**** EXERCISE INPUTS ****

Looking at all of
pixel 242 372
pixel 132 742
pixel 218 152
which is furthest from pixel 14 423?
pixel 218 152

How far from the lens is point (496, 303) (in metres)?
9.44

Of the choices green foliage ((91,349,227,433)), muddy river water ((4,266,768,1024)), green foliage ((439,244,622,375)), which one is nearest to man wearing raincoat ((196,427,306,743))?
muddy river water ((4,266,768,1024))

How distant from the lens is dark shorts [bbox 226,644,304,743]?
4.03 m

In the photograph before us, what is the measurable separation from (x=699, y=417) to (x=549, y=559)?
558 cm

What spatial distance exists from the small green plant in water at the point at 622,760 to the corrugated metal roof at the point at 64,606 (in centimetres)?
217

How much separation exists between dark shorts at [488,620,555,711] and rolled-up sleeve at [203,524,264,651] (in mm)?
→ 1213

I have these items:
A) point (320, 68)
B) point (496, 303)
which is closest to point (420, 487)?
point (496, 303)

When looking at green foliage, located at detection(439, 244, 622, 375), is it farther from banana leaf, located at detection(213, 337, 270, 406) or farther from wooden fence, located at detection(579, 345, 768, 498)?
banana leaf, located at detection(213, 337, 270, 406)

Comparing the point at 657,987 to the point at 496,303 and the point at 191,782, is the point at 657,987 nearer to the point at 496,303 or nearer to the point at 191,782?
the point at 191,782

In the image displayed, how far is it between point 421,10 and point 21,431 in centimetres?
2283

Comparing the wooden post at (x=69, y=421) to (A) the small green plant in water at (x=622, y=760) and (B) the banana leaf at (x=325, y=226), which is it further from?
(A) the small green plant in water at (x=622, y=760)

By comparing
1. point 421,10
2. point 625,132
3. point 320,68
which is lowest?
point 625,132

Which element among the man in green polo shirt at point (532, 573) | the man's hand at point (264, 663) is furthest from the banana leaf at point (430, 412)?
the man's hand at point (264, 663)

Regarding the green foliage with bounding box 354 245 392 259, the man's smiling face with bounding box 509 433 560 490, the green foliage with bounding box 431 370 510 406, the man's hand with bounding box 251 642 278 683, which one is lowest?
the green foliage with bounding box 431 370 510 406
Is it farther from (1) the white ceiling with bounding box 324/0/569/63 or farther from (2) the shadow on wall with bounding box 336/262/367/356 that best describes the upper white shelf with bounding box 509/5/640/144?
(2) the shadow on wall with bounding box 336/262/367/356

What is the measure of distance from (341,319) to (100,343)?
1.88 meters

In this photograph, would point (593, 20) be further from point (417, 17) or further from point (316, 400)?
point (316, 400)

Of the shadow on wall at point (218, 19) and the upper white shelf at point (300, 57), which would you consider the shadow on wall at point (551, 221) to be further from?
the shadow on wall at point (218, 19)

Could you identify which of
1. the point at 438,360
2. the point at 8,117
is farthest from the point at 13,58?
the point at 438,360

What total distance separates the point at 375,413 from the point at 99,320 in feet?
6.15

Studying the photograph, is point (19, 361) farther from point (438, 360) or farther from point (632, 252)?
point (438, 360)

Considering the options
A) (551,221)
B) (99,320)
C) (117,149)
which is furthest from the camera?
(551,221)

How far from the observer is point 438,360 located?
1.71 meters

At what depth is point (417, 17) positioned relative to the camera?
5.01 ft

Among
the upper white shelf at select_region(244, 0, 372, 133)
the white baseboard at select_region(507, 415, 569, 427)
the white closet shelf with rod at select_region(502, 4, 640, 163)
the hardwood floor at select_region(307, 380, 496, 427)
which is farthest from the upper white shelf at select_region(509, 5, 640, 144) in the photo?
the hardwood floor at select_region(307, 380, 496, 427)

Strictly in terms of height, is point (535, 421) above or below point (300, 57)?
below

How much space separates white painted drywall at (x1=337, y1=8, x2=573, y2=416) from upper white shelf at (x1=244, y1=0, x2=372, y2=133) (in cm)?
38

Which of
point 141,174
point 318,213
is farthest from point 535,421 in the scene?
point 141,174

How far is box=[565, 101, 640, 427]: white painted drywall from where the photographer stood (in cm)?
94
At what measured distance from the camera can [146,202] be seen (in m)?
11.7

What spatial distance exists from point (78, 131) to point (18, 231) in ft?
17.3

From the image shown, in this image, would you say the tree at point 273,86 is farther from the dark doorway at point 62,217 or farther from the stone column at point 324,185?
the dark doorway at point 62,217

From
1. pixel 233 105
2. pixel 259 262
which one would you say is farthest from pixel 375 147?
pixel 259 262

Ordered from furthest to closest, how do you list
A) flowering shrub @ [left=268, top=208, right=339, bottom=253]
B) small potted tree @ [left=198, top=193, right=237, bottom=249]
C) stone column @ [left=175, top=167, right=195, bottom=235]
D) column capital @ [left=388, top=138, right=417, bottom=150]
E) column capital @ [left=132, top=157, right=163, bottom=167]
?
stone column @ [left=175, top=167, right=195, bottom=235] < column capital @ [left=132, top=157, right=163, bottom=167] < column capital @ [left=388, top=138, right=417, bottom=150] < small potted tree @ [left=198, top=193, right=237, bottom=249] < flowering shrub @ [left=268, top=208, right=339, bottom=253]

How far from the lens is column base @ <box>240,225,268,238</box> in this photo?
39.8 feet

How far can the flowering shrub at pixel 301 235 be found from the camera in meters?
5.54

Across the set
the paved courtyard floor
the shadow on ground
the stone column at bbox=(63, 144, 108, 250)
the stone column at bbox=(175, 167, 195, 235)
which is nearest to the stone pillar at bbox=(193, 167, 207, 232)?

****

* EXERCISE OBJECTIVE
Generate an exact reproduction of all entries.

* RESULT OF THE EXERCISE
Looking at all of
pixel 242 372
pixel 132 742
pixel 218 152
which is furthest from pixel 14 423?
pixel 218 152

How far from the lens is point (496, 303) (in metres)?
9.44

Of the choices green foliage ((91,349,227,433)), muddy river water ((4,266,768,1024)), green foliage ((439,244,622,375)), which one is nearest to man wearing raincoat ((196,427,306,743))?
muddy river water ((4,266,768,1024))

How distant from the lens is dark shorts [bbox 226,644,304,743]?
4.03 m

In the photograph before us, what is the measurable separation from (x=699, y=417) to (x=549, y=559)?
558 cm

What spatial distance exists from the small green plant in water at the point at 622,760 to the corrugated metal roof at the point at 64,606 (in centimetres)?
217

How much separation exists between dark shorts at [488,620,555,711] and rolled-up sleeve at [203,524,264,651] (in mm)?
→ 1213

I have these items:
A) point (320, 68)
B) point (496, 303)
which is closest to point (420, 487)?
point (496, 303)

When looking at green foliage, located at detection(439, 244, 622, 375), is it farther from banana leaf, located at detection(213, 337, 270, 406) or farther from wooden fence, located at detection(579, 345, 768, 498)?
banana leaf, located at detection(213, 337, 270, 406)

Comparing the point at 657,987 to the point at 496,303 and the point at 191,782, is the point at 657,987 nearer to the point at 496,303 or nearer to the point at 191,782?
the point at 191,782

In the image displayed, how far is it between point 421,10 and point 21,431 in centimetres?
2283

Comparing the wooden post at (x=69, y=421) to (A) the small green plant in water at (x=622, y=760) and (B) the banana leaf at (x=325, y=226), which is it further from?
(A) the small green plant in water at (x=622, y=760)

By comparing
1. point 421,10
2. point 625,132
3. point 320,68
which is lowest?
point 625,132

Which element among the man in green polo shirt at point (532, 573) | the man's hand at point (264, 663) is furthest from the banana leaf at point (430, 412)?
the man's hand at point (264, 663)

Regarding the green foliage with bounding box 354 245 392 259, the man's smiling face with bounding box 509 433 560 490, the green foliage with bounding box 431 370 510 406, the man's hand with bounding box 251 642 278 683, which one is lowest?
the green foliage with bounding box 431 370 510 406
Is it farther from (1) the white ceiling with bounding box 324/0/569/63 or farther from (2) the shadow on wall with bounding box 336/262/367/356 that best describes the upper white shelf with bounding box 509/5/640/144?
(2) the shadow on wall with bounding box 336/262/367/356

What is the measure of distance from (341,319) to (100,343)?
1.88 meters

In this photograph, would point (593, 20) be further from point (417, 17) or further from point (316, 400)?
point (316, 400)

Of the shadow on wall at point (218, 19) and the upper white shelf at point (300, 57), which would you consider the shadow on wall at point (551, 221) to be further from?
the shadow on wall at point (218, 19)

Could you identify which of
1. the point at 438,360
2. the point at 8,117
is farthest from the point at 13,58?
the point at 438,360

What total distance separates the point at 375,413 from the point at 99,320 in feet?
6.15

Studying the photograph, is point (19, 361) farther from point (438, 360) or farther from point (632, 252)?
point (438, 360)

Considering the options
A) (551,221)
B) (99,320)
C) (117,149)
which is furthest from the camera?
(551,221)

How far from the observer is point 438,360 located?
1.71 meters

At what depth is point (417, 17) positioned relative to the camera?
5.01 ft

Among
the upper white shelf at select_region(244, 0, 372, 133)
the white baseboard at select_region(507, 415, 569, 427)
the white closet shelf with rod at select_region(502, 4, 640, 163)
the hardwood floor at select_region(307, 380, 496, 427)
which is farthest from the upper white shelf at select_region(509, 5, 640, 144) in the photo?
the hardwood floor at select_region(307, 380, 496, 427)

Strictly in terms of height, is point (535, 421) above or below point (300, 57)?
below

How much space separates white painted drywall at (x1=337, y1=8, x2=573, y2=416) from upper white shelf at (x1=244, y1=0, x2=372, y2=133) (in cm)?
38

Which of
point 141,174
point 318,213
is farthest from point 535,421 in the scene?
point 141,174

How far is box=[565, 101, 640, 427]: white painted drywall from where the photographer stood (in cm)?
94
At what measured distance from the camera can [146,202] be seen (in m)?
11.7

What spatial distance exists from point (78, 131) to point (18, 231) in ft?
17.3

From the image shown, in this image, would you say the tree at point 273,86 is farther from the dark doorway at point 62,217 or farther from the stone column at point 324,185?
the dark doorway at point 62,217

From
1. pixel 233 105
2. pixel 259 262
which one would you say is farthest from pixel 375 147?
pixel 259 262

Ordered from furthest to closest, how do you list
A) flowering shrub @ [left=268, top=208, right=339, bottom=253]
B) small potted tree @ [left=198, top=193, right=237, bottom=249]
C) stone column @ [left=175, top=167, right=195, bottom=235]
D) column capital @ [left=388, top=138, right=417, bottom=150]
E) column capital @ [left=132, top=157, right=163, bottom=167]
?
stone column @ [left=175, top=167, right=195, bottom=235] < column capital @ [left=132, top=157, right=163, bottom=167] < column capital @ [left=388, top=138, right=417, bottom=150] < small potted tree @ [left=198, top=193, right=237, bottom=249] < flowering shrub @ [left=268, top=208, right=339, bottom=253]

How far from the lens is column base @ <box>240,225,268,238</box> in this photo?
39.8 feet

How far can the flowering shrub at pixel 301 235 be found from the camera in meters?
5.54

Across the set
the paved courtyard floor
the shadow on ground
the stone column at bbox=(63, 144, 108, 250)
the stone column at bbox=(175, 167, 195, 235)
which is nearest to the stone pillar at bbox=(193, 167, 207, 232)?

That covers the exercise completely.